At times, the demonstrators shouted the names of African Americans killed by police — Floyd; Breonna Taylor, shot at her Louisville, Kentucky, home in March; and Tamir Rice, a 12-year-old Cleveland boy shot while playing with a toy gun in 2014. And they chanted, “I can’t breathe!” ― the final words of Floyd as well as Eric Garner, who died in 2014 after New York police used a chokehold while trying to arrest him on Staten Island.
Throughout the march, police officers provided an escort, at one point stopping the crowd to ensure the roads ahead would be blocked for their safety.
Along the way, people walked outside their homes and workplaces to show support. Some left their cars while blocked in traffic to take video and cheer on the crowd. Others honked their horns in solidarity. Chants of “keep going” and “this movement is bigger than us” spurred the crowd to keep marching in the heat.
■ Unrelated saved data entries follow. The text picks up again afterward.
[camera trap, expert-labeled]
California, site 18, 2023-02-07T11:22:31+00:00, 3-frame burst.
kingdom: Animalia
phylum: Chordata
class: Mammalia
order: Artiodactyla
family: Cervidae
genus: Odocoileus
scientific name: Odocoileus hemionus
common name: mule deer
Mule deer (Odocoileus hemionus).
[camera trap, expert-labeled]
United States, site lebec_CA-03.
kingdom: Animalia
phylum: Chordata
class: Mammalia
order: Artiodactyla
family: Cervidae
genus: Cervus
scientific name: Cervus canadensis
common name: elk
The high reached 71 at the airport Saturday. By around 4 p.m., when the protesters reached Rosecrans Street at Liberty Station, the group’s numbers had dwindled. The several dozen who remained sat down and blocked the northbound lanes for eight minutes and 46 seconds, the amount of time a Minneapolis police officer pressed a knee on Floyd’s neck before he died. Meanwhile, some protesters finished their march at the County Administration Building, where California National Guard troops and county sheriff’s deputies stood watch.
As with the group on Rosecrans Street, this one sat in silence for eight minutes and 46 seconds. The protesters sat or kneeled, with many raising their fists.